Gestellte Aufgabe 1
Wiederholen Sie aus dem Text über die ZDF-Listenshow den Abschnitt, der mit „Ich weiß auch“ beginnt und mit „Jahren zu sehen.“ endet, Wort für Wort.
Gestellte Aufgabe 2
Fahren Sie mit dem Text über die ZDF-Listenshow im Anschluss an seinen letzten Satz fort.

Am Freitagabend zeigte das ZDF eine der vielen Listenshows, die momentan so beliebt sind. Da das ZDF ja etwas Besseres sein will, als so ein Privatsender, versuchte man das Format damit in die Seriosität zu heben, indem man dem Ganzen einen Hauch von offizieller Wahl verpasste: „Unsere (damit ist jeder in Deutschland gemeint) Besten (die tatsächlich besten Vertreter der Zunft)“ war der Name zum entsprechend beworbenen Programm. Dass sich diese Sendung des ZDF nicht viel von denen der Privaten unterschied, war schnell klar. Es gab einen Moderator (Allzweckwaffe Johannes Babtist Kerner), der auf einer Couch eine Reihe Prominenter um sich scharte und die entsprechende TopIrgendwas abarbeitete. Zwischendurch gab es ein paar Showacts aus dieser Liste.
Ich weiß auch nicht so genau, warum ich mir die Sendung antat. Vielleicht, um etwas in Erinnerungen zu schwelgen. Solche Listenshows sind nämlich recht clever aufgebaut. Die rückwärts abgespulte Top50 erzeugt Spannung. Wer wird denn nun „Der beste Musikstar Deutschlands“? Die Einspieler zu den Platzierten sind tatsächlich recht informativ und interessant. Auf das Gelaber der Gäste kann man gern verzichten, die live-Musik ist Geschmackssache. So habe ich am Freitag das erste Mal Tokio Hotel ihr Werk verrichten sehen. Die können schon Musik machen, wenngleich sie nicht wirklich besser ist, als die Musik vieler anderer talentierter Bands. Mit ihrem Auftreten sprechen sie aber gerade viele Teenies an. Es wäre interessant, die Herrschaften in 20 Jahren zu sehen.

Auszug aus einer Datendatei
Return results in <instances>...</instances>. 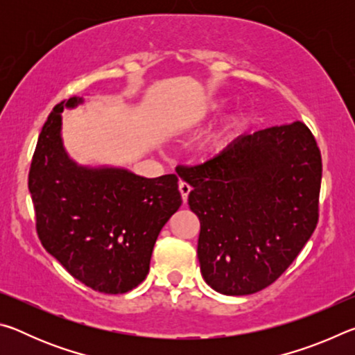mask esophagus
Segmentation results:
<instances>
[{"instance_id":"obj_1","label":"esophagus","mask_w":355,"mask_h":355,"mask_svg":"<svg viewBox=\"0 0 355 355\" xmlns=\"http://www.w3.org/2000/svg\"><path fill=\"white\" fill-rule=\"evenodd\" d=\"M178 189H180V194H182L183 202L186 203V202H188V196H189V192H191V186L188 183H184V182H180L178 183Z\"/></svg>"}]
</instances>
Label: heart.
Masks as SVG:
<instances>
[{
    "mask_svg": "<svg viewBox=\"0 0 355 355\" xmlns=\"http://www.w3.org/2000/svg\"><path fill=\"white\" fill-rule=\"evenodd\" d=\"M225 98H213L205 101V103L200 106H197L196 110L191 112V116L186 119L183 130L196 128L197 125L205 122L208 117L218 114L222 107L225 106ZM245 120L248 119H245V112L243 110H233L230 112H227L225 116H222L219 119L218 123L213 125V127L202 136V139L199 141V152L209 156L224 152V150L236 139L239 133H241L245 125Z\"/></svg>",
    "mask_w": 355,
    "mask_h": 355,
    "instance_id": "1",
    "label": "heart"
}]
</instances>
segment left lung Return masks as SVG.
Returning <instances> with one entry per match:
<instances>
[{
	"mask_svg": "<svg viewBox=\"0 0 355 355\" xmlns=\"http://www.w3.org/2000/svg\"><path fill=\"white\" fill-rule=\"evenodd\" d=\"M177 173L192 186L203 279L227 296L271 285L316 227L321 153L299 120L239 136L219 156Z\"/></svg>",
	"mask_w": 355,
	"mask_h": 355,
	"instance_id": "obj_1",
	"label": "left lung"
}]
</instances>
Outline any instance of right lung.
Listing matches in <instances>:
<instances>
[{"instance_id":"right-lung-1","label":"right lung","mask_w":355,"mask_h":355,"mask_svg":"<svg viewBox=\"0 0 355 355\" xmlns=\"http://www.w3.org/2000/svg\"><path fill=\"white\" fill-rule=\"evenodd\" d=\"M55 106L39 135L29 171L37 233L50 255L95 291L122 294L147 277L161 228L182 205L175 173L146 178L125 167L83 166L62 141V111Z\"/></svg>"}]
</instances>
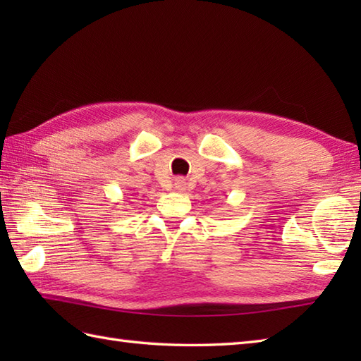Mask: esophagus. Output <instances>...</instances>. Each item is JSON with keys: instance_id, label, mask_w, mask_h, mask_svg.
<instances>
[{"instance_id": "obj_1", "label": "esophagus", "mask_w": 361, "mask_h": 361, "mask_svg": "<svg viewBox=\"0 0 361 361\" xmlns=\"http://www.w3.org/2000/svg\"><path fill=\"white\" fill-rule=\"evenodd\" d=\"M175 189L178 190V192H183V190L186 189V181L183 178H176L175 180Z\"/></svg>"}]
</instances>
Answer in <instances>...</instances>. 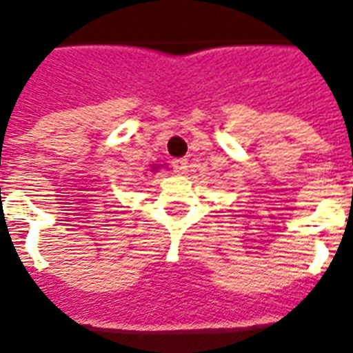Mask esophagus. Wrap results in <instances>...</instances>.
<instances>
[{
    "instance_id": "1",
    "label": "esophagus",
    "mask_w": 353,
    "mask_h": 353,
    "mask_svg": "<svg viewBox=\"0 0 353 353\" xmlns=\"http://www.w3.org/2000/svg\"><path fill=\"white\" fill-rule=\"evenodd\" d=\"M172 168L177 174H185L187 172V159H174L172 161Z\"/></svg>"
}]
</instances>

Antwort zur Aufgabe 1
Ich weiß auch nicht so genau, warum ich mir die Sendung antat. Vielleicht, um etwas in Erinnerungen zu schwelgen. Solche Listenshows sind nämlich recht clever aufgebaut. Die rückwärts abgespulte Top50 erzeugt Spannung. Wer wird denn nun „Der beste Musikstar Deutschlands“? Die Einspieler zu den Platzierten sind tatsächlich recht informativ und interessant. Auf das Gelaber der Gäste kann man gern verzichten, die live-Musik ist Geschmackssache. So habe ich am Freitag das erste Mal Tokio Hotel ihr Werk verrichten sehen. Die können schon Musik machen, wenngleich sie nicht wirklich besser ist, als die Musik vieler anderer talentierter Bands. Mit ihrem Auftreten sprechen sie aber gerade viele Teenies an. Es wäre interessant, die Herrschaften in 20 Jahren zu sehen.

Antwort zur Aufgabe 2
Die eigentliche Top50 ist ohne wirkliche Aussagekraft für die Musik im deutschsprachigen Raum, vielmehr sagt sie etwas über das Publikum des ZDF aus. Überraschend dabei, dass jene Tokio Hotel-Jungs auf einem 23. Platz landeten. Gibt es tatsächlich junge Zuschauer beim ZDF? Oder haben die Enkel der Zuschauer, die den Alten bei der Internetwahl halfen, bei der Gelegenheit gleich ihre eigene Stimme abgegeben? Den hohen Altersschnitt der Zuschauer findet man wunderbar in der Liste präsentiert. Da ist Roy Black auf 7, André Rieu auf 10, die Schürzenjäger auf 14 oder PUR auf Platz 16. Ebenfalls erstaunlich sind die Böhsen Onkelz auf Nummero 25. Diese Platzierung zu interpretieren, wage ich mich nicht.
Würde man tatsächlich eine reelle Wahl durchführen und das Können der Musikstars beurteilen, müssten auf den ersten Plätzen die klassischen Komponisten liegen. So kommt es aber zu seltsamen Konstellationen: So liegt beim ZDF DJ Bobo vor Bach, Nena vor Beethoven und Udo Jürgens vor Mozart. Seltsam muten auch Namen wie DJ Ötzi (42) und Howard Carpendale (19) an, die sich eigentlich nur im Covern von Songs verstehen. Witzig dagegen sind die Platzierungen von BAP (22) und de Höhner (11) in der Top50. Kölner schauen gerne ZDF! Gewonnen hat übrigens Herbert Grönemeyer. Angesichts seiner jahrelangen Präsenz, den vielen Hits und der großen Fangemeinde ist dieses Ergebnis sogar vertretbar.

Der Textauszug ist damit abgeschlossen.